NEW YORK – Penn Medicine and Children's Hospital of Philadelphia (CHOP) said on Monday that they have partnered with Costa Rica's social security program, Caja Costarricense de Seguro Social, or CCSS, to support CAR T-cell therapy research in Costa Rica.
Memoranda of understanding signed by the three groups call for them to consider bringing adult and pediatric patients from Costa Rica to Penn or CHOP to collect their immune cells and manufacture them into CAR T-cell therapies at Penn. After this, the cell therapies would be shipped to Costa Rica so that patients could receive the treatment as part of a Costa Rica-based clinical trial protocol.

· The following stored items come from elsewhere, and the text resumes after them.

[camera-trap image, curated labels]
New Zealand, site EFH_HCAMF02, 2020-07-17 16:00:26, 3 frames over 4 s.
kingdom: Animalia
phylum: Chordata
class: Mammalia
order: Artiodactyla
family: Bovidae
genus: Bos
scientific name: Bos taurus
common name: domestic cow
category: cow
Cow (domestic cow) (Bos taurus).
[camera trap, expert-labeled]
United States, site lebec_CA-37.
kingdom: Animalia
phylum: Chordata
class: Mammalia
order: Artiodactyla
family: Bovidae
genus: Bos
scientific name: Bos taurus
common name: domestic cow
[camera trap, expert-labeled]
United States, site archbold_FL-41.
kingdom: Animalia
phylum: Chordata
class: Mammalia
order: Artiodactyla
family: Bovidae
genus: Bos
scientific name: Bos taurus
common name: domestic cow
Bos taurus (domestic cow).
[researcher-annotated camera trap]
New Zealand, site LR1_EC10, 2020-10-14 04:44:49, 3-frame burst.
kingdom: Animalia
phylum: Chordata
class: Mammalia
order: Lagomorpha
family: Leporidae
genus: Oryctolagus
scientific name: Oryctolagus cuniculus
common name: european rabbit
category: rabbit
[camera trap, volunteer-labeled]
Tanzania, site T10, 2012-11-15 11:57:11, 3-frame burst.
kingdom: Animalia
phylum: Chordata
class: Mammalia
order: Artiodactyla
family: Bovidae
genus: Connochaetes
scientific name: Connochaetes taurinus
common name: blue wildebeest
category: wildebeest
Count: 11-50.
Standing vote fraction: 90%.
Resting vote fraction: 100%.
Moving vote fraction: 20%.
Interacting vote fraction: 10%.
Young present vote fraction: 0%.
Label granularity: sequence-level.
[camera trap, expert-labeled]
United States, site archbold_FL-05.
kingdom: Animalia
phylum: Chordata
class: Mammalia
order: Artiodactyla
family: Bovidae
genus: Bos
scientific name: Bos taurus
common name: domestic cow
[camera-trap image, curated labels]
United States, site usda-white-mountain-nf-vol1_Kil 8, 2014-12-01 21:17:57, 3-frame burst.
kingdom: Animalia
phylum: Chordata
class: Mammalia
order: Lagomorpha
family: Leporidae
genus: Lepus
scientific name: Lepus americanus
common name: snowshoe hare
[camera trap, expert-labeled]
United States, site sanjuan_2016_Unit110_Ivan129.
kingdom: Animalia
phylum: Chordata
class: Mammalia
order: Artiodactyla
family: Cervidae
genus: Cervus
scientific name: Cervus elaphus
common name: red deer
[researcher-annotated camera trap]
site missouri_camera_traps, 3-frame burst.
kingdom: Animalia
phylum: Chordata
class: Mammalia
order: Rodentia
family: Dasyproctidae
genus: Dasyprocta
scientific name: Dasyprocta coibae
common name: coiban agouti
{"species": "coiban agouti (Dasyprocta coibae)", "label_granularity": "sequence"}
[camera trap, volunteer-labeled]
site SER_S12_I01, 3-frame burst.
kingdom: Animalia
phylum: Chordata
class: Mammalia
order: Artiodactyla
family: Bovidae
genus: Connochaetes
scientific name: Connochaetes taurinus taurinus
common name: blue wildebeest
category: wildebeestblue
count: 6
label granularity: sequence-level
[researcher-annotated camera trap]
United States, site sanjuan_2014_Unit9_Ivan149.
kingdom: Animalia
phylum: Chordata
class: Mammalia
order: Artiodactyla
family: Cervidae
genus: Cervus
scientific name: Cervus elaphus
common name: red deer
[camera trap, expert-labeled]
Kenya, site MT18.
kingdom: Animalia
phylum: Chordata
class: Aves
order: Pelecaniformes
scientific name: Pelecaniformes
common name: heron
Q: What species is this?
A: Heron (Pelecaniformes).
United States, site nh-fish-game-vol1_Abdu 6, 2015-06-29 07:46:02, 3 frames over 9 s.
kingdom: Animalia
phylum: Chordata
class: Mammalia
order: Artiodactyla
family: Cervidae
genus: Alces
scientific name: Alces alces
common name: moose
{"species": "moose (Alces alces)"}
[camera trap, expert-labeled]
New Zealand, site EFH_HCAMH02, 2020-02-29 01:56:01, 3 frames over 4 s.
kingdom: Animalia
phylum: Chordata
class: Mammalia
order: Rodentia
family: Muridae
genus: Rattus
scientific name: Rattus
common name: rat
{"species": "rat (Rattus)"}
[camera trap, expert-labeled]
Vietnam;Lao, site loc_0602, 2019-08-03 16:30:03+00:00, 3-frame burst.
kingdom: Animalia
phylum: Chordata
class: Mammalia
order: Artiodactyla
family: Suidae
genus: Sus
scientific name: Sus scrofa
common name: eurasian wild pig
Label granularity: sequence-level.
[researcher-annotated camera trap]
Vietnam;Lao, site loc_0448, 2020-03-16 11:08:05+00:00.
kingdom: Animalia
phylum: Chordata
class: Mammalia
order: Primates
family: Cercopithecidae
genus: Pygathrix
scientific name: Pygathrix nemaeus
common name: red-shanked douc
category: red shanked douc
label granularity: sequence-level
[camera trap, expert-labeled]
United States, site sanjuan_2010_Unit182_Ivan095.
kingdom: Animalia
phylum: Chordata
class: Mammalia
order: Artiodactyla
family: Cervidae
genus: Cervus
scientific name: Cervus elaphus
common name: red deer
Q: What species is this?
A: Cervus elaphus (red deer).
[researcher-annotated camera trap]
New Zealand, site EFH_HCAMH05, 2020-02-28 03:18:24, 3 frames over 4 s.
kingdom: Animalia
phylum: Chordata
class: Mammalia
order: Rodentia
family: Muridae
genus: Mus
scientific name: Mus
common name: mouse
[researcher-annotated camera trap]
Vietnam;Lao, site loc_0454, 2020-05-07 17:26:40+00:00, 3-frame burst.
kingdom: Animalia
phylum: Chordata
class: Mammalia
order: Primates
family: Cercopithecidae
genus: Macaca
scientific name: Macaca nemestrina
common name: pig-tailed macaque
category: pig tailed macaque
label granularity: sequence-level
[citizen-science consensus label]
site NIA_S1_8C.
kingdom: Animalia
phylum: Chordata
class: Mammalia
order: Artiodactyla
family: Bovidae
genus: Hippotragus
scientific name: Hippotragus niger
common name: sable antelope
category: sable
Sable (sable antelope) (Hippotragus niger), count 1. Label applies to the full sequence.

Additionally, the partners plan to explore educational and training opportunities whereby Penn and CHOP experts would work with Costa Rican providers to develop protocols for CAR T-cell clinical trials.
"Given the importance of equity and access, our work with Costa Rica may provide a template for further expanding the safe use of CAR T globally," Stephan Grupp, section chief of CHOP's Cellular Therapy and Transplant Section and director of CHOP's Susan S. and Stephen P. Kelly Center for Cancer Immunotherapy, said in a statement. "Costa Rica has an outstanding universal health system with a strong commitment to accessible medical care, and we look forward to continuing this collaboration."